**Page excerpt**.
With eBPF maps: the eBPF program maintains a histogram in a BPF array map in kernel memory. Each I/O event updates a single bucket counter (one atomic increment). Userspace reads the complete histogram once per second — hundreds of integers instead of millions of events.
// eBPF kernel-side C (simplified biolatency example)
struct {
__uint(type, BPF_MAP_TYPE_ARRAY);
__uint(max_entries, 64);
__type(key, u32);
__type(value, u64);
} hist SEC(".maps");
SEC("kprobe/blk_account_io_completion")
int trace_req_done(struct pt_regs *ctx) {
u64 delta_us = /* compute latency */;
u32 slot = log2l(delta_us);
if (slot >= 64) slot = 63;
__sync_fetch_and_add(&hist[slot], 1); // atomic increment in kernel
return 0;
}
eBPF Overhead
eBPF overhead is remarkably low:
- Event-driven probes (kprobe, tracepoint): overhead proportional to event frequency. Tracing read() at 1M syscalls/sec adds ~1-3% CPU. Tracing a rarely-called function: negligible.
- Profiling probes (99Hz timer): 99 stack captures/second per CPU. ~0.5% overhead regardless of application activity.
- In-kernel aggregation (histograms, counters): a single atomic increment per event. ~10ns overhead per event.
- Memory: BPF maps are preallocated. A 64-bucket histogram array = 64 * 8 bytes = 512 bytes of kernel memory.
Compare with: Valgrind (~20x slowdown), strace (~20-100x slowdown for traced processes), Dtrace (low overhead but kernel-version dependent), SystemTap (low overhead but requires kernel-devel packages).
Continuous Profiling with eBPF
Continuous profiling means always-on CPU (and memory) profiling in production — not just during incidents. This surfaces performance regressions before they become user-visible incidents.
Tools: - Parca (open source): stores profiles as time-series in a purpose-built profile database. Query like Prometheus: "show me the CPU profile for this service at 14:30 UTC yesterday." Written in Go, uses libbpf for eBPF collection. - Pyroscope (Grafana Labs, acquired 2023): similar to Parca. Supports eBPF, Go, Java (async-profiler), Python, Ruby. Storage: Parquet files in object storage. - Polar Signals Cloud: commercial offering based on Parca. - Grafana Pyroscope: Grafana's integrated profiling solution, supporting flame graph visualization within the Grafana UI alongside traces and metrics.
# Install Parca agent (eBPF-based, runs as DaemonSet)
kubectl apply -f https://github.com/parca-dev/parca-agent/releases/latest/download/kubernetes-manifest.yaml
# Query a CPU profile for a specific service via parca CLI
parcactl profile query \
--node="$(kubectl get node -o jsonpath='{.items[0].metadata.name}')" \
--from="$(date -d '10 minutes ago' --utc +%s)000000000" \
--to="$(date --utc +%s)000000000" \
--selector='{comm="myservice"}' \
--output flamegraph
CPU Profiling: Frame Pointer vs DWARF Unwinding
Stack unwinding is the process of reconstructing the call stack from the current instruction pointer. Two approaches:
Frame pointers (-fno-omit-frame-pointer): each function preserves the frame pointer register (RBP on x86-64), creating a linked list of stack frames. Unwinding is fast: follow the chain of frame pointers. Overhead: ~1-2% (one register that could otherwise hold data is reserved). eBPF and Linux perf use frame pointer unwinding.

**Your tasks**.
(A) List the tools that the eBPF excerpt compares eBPF against.
(B) Using the eBPF excerpt, answer each question briefly:
(i) How many entries does the histogram map in the kernel-side C code hold?
(ii) What overhead does the 99Hz profiling probe add?
(iii) Which register serves as the frame pointer on x86-64?
(C) Pick up the eBPF excerpt after its last sentence and write the next part.
The data does not figure in any of this work.

**Supplied information**.

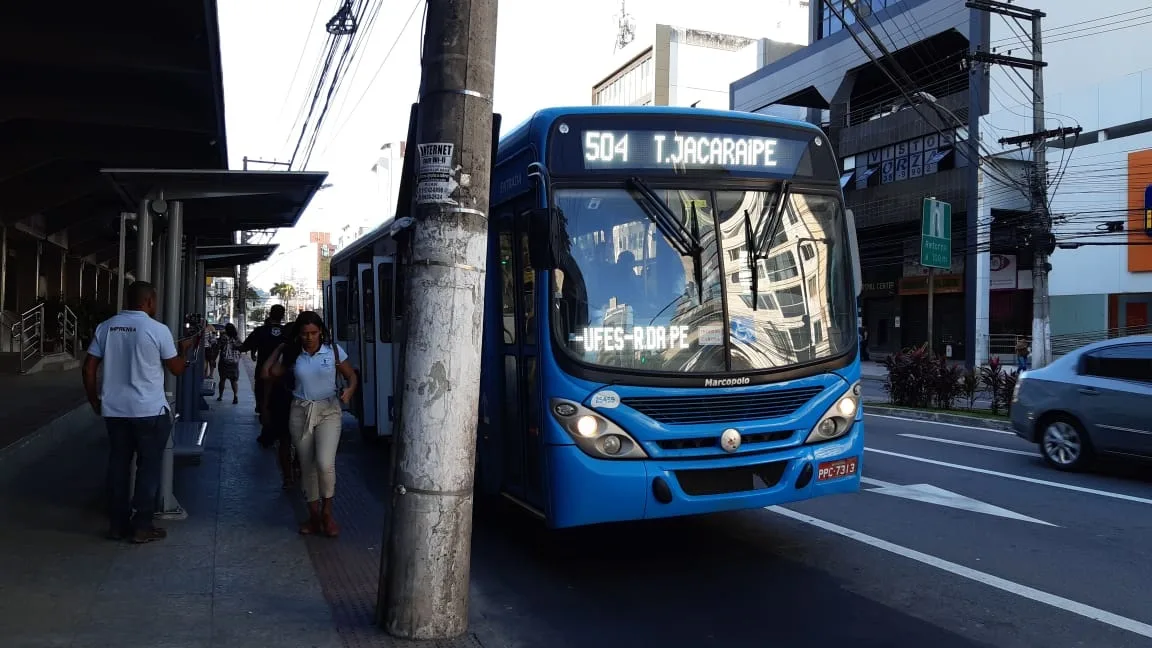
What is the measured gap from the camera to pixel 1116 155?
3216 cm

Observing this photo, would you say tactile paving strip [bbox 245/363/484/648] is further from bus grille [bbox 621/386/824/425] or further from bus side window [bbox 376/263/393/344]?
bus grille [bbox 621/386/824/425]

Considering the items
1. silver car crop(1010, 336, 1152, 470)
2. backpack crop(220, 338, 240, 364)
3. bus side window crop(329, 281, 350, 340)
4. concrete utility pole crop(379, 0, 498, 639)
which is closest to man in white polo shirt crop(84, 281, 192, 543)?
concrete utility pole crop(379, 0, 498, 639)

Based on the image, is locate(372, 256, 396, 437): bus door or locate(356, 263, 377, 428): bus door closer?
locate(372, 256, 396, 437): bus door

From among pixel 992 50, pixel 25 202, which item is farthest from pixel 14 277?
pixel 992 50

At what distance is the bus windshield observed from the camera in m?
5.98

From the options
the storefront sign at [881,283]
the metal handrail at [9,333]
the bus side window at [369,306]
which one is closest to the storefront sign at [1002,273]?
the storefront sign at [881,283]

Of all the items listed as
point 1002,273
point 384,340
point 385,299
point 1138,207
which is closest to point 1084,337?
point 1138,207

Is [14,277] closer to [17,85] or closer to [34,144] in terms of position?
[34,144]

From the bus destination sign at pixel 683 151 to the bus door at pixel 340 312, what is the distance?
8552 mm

**Answers per task**.
(A) Valgrind, strace, Dtrace, SystemTap

(B)
(i) 64
(ii) About 0.5%, regardless of application activity
(iii) RBP

(C)
DWARF unwinding: uses DWARF debug info (.eh_frame section) to unwind stacks. Works for code compiled without frame pointers. But DWARF unwinding in eBPF is complex (DWARF is complex), slow (requires large tables), and eBPF verifier constraints make it hard to implement. The eBPF bpf_get_stackid() helper uses frame pointers.
Linux distributions (Ubuntu 24.04+, Fedora 38+) are shipping production binaries compiled with frame pointers enabled (at ~1% cost) to improve eBPF-based profiling. Previously, perf and Parca agents would produce broken stack traces for many processes due to missing frame pointers.
Network Observability via eBPF: Cilium Hubble
Cilium is a Kubernetes CNI (Container Network Interface) plugin built on eBPF. Hubble is Cilium's network observability component.
What Hubble provides: - L3/L4 flow visibility: every TCP connection, its source/destination, latency, bytes transferred - L7 application visibility: HTTP method/URL/status, gRPC method/status, DNS queries/responses — extracted by eBPF programs attached to the network stack, without any application instrumentation - Service dependency graph from observed flows - Network policy enforcement audit log - Flow-based alerting (network-level anomaly detection)
# Observe all HTTP flows in a Kubernetes namespace
hubble observe --namespace payments --protocol http --last 100
# Sample output:
# TIMESTAMP SOURCE DESTINATION TYPE VERDICT
# 2024-01-15T14:32:01Z payments/checkout-pod-abc payments/postgres-svc:5432 TCP FORWARDED
# 2024-01-15T14:32:01Z payments/checkout-pod-abc payments/redis-svc:6379 TCP FORWARDED
# 2024-01-15T14:32:02Z payments/api-pod-xyz payments/checkout-svc:8080 HTTP GET FORWARDED
# http: path=/api/checkout status=200 duration=123ms
# DNS observation (what is this pod resolving?)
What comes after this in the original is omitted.